Security Penetration Test + Code Review — AWS Serverless SaaS (Node/TypeScript, React)

We're a UK-based logistics software company (strong Upwork history) looking to establish a long-term relationship with a security specialist for our growing SaaS platform. We're shortlisting now, with the first engagement planned within the next few months - ahead of onboarding larger customers.
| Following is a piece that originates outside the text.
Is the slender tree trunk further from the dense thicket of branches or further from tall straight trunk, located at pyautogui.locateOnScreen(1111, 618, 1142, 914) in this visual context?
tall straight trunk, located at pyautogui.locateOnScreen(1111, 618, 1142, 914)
The first project will be a full security audit of the platform: Penetration test of our development environment (web app + API) - authentication, authorization, and especially multi-tenant data isolation Application security code review (read-only access, OWASP ASVS-aligned) AWS configuration review (IAM, network exposure, S3, Cognito, RDS) A written report with severity-rated findings, remediation guidance, and a retest after we apply fixes The platform: multi-tenant B2B SaaS - React + TypeScript frontend, AWS serverless backend (~80 Lambda functions, Node.js/TypeScript), API Gateway + Cognito, PostgreSQL, S3, third-party and AI integrations. Clean, conventional, well-documented codebase (~300 source files). Beyond the first audit, we expect recurring work as the platform grows: periodic retests, security review of new features, and advisory input on our AWS setup — so we're looking for someone interested in being our security person, not a one-time scan. Logistics: NDA and authorization-to-test letter signed before any access; testing against our dev environment only (no production access, no customer data); all access read-only and time-boxed. In your proposal, please tell us: your experience with AWS serverless and multi-tenant SaaS, relevant certifications if any (OSCP/OSWE/AWS Security Specialty), a redacted sample report from a similar engagement, and an indicative fixed price for the first audit (including the retest). No immediate start required - we're selecting the right person first.